Votre mari est mort.

béline.

Mon mari est mort ?

toinette.

Hélas ! oui ! le pauvre défunt est trépassé.

béline.

Assurément ?

toinette.

Assurément ; personne ne sait encore cet accident-là ; et je me suis trouvée ici toute seule. Il vient de passer entre mes bras. Tenez, le voilà tout de son long dans cette chaise.

béline.

Le ciel en soit loué ! Me voilà délivrée d’un grand fardeau. Que tu es sotte, Toinette, de t’affliger de cette mort !

toinette.

Je pensois, madame, qu’il fallût pleurer.

béline.

Va, va, cela n’en vaut pas la peine. Quelle perte est-ce que la sienne ? et de quoi servoit-il sur la terre ? Un homme incommode à tout le monde, malpropre, dégoûtant, sans cesse un lavement ou une médecine dans le ventre, mouchant, toussant, crachant toujours ; sans esprit, ennuyeux, de mauvaise humeur, fatiguant sans cesse les gens, et grondant jour et nuit servantes et valets.

toinette.

Voilà une belle oraison funèbre !

béline.

Il faut, Toinette, que tu m’aides à exécuter mon dessein ; et tu peux croire qu’en me servant, ta récompense est sûre.

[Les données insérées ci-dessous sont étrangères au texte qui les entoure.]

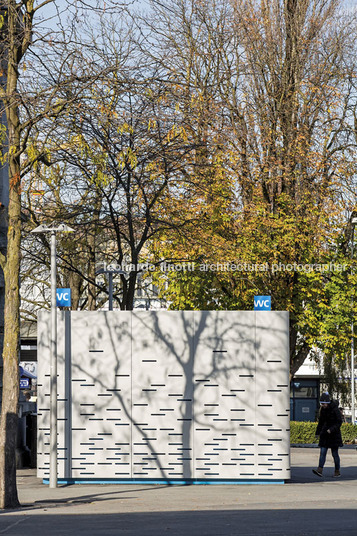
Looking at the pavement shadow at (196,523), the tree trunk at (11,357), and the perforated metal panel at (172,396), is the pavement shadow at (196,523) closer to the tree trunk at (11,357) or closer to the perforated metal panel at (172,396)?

Puisque, par un bonheur, personne n’est encore averti de la chose, portons-le dans son lit, et tenons cette mort cachée, jusqu’à ce que j’aie fait mon affaire. Il y a des papiers, il y a de l’argent, dont je veux me saisir ; et il n’est pas juste que j’aie passé sans fruit auprès de lui mes plus belles années. Viens, Toinette ; prenons auparavant toutes ses clefs.

argan, se levant brusquement.

Doucement.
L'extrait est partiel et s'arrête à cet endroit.